Ellis, just off his run, had reached the court-room only a second before he stepped to the stand. Now he looked around, surprised at the lawyer's question. His wandering eye halted at Lane.
"There he is."
"Which man do you mean?"
"The one on the end of the bench."
"At what time did this take place?"
"Lemme see. About quarter-past ten, maybe."
"Which way did he go when he left you?"
"Toward Fifteenth Street."
"That is all." The lawyer turned briskly toward Kirby. "Mr. Lane, will you take the stand?"

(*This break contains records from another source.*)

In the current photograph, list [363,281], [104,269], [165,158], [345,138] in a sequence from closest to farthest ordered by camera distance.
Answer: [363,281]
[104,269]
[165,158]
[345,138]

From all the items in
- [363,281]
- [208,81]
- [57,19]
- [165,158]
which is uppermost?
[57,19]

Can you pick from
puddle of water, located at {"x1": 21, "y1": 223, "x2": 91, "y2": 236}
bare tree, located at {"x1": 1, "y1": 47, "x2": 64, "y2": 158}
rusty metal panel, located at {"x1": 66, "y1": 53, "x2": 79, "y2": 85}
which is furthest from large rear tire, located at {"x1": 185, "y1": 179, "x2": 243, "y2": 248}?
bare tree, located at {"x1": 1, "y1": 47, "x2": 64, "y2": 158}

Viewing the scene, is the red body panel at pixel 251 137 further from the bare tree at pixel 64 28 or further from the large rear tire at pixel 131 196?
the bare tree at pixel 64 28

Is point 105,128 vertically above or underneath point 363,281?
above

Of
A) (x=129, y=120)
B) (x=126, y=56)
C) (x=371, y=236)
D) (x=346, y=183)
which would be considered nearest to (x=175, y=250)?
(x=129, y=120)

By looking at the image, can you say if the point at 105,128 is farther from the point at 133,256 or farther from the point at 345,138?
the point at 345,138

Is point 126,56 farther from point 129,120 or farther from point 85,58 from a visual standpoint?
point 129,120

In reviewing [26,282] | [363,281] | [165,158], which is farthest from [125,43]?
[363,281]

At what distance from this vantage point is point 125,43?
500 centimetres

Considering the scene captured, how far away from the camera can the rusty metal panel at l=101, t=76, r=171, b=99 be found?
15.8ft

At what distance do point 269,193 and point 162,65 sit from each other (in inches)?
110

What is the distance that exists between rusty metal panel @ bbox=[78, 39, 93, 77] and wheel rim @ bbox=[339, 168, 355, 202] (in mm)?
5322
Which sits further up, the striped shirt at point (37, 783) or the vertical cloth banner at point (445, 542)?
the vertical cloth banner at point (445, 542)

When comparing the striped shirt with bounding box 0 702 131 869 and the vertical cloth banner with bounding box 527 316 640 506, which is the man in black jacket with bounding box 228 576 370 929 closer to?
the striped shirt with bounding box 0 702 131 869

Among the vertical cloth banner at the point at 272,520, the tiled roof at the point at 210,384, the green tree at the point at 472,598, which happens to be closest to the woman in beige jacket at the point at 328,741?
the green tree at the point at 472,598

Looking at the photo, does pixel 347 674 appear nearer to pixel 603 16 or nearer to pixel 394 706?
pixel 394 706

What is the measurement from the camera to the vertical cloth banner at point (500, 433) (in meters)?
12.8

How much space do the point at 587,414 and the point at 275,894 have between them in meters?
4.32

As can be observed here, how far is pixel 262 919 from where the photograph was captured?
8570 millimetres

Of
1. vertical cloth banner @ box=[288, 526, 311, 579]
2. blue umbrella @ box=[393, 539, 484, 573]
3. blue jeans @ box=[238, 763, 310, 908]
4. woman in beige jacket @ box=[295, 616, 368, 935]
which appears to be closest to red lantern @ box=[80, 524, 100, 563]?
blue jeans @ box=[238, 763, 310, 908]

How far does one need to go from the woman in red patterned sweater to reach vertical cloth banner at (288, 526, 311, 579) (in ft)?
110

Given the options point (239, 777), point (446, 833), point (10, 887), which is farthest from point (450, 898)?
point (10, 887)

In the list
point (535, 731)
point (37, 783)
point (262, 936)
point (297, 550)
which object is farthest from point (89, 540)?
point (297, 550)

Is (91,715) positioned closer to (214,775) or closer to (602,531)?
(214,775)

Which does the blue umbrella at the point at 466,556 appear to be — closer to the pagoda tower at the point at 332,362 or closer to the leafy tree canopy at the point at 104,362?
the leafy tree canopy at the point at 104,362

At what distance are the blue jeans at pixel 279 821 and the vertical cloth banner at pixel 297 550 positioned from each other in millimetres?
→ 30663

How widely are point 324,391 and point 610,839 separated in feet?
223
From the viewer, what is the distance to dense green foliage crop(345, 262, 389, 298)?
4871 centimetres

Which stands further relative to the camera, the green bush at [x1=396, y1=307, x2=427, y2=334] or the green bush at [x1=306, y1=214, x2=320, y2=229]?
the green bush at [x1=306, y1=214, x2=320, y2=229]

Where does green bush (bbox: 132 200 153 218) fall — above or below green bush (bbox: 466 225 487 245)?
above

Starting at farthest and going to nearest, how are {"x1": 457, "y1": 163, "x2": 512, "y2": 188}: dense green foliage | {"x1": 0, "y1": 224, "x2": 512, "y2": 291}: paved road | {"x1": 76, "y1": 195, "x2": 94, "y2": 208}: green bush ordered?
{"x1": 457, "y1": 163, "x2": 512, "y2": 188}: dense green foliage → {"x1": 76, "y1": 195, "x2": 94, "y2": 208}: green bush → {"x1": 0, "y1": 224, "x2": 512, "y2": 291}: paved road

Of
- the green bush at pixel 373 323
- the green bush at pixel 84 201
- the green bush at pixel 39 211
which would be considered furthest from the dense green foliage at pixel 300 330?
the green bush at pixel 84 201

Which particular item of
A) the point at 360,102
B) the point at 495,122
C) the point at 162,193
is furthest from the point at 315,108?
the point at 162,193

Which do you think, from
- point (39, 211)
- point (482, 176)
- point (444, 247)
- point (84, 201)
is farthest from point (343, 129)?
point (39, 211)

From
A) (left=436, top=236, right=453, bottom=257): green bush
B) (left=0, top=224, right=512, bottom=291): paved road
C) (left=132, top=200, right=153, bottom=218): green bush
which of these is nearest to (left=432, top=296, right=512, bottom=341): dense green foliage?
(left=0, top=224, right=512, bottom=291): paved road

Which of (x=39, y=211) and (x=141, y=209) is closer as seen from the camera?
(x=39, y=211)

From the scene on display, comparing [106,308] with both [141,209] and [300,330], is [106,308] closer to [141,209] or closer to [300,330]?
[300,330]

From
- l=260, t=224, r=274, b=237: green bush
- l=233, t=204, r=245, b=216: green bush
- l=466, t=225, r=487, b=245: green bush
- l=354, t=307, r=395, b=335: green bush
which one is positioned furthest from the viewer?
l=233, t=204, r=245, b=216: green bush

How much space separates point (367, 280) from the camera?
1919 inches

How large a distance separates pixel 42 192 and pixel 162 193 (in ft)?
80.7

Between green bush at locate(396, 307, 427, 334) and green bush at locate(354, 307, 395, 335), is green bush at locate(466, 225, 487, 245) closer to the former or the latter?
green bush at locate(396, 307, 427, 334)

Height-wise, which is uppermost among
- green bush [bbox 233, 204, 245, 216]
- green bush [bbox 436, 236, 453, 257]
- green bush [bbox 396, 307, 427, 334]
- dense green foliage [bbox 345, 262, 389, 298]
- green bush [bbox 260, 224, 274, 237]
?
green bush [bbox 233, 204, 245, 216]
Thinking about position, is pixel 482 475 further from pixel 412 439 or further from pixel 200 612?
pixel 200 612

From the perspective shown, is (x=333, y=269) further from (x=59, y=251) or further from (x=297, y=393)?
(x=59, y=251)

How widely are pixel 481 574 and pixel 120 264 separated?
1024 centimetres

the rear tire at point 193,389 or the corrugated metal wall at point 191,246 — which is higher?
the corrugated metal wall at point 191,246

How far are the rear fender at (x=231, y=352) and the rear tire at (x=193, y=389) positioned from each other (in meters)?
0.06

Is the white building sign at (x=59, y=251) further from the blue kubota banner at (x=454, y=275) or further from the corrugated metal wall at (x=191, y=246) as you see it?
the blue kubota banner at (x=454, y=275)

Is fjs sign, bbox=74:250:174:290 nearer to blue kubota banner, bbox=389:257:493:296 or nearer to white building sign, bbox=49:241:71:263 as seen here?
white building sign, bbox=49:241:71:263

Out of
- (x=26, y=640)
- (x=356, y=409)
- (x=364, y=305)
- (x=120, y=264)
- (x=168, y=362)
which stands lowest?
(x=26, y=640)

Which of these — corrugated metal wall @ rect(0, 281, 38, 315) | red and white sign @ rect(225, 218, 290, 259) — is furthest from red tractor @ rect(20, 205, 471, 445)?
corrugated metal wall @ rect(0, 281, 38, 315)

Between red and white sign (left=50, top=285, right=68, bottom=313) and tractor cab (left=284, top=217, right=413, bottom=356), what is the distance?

Every eye focused on the range rider. As he moved forward and took the oath the scribbling reporters found in his movements a pantherish lightness, in his compact figure rippling muscles perfectly under control. There was an appearance of sunburnt competency about him, a crisp confidence born of the rough-and-tumble life of the outdoor West. He did not look like a cold-blooded murderer. Women found themselves hoping that he was not. The jaded weariness of the sensation-seekers vanished at sight of him. A man had walked upon the stage, one full of vital energy.
The assistant district attorney led him through the usual preliminaries. Lane said that he was by vocation a cattleman, by avocation a rough rider. He lived at Twin Buttes, Wyoming.
One of the reporters leaned toward another and whispered, "By Moses, he's the same Lane that won the rough-riding championship at Pendleton and was second at Cheyenne last year."
"Are you related to James Cunningham, the deceased?" asked the lawyer.
"His nephew."
"How long since you had seen him prior to your visit to Denver this time?"
"Three years."
"What were your relations with him?"
The coroner interposed. "You need answer no questions tending to incriminate you, Mr. Lane."
A sardonic smile rested on the rough rider's lean, brown face. "Our relations were not friendly," he said quietly.
A ripple of excitement swept the benches.
"What was the cause of the bad feeling between you?"
"A few years ago my father fell into financial difficulties. He was faced with bankruptcy. Cunningham not only refused to help him, but was the hardest of his creditors. He hounded him to the time of my father's death a few months later. His death was due to a breakdown caused by intense worry."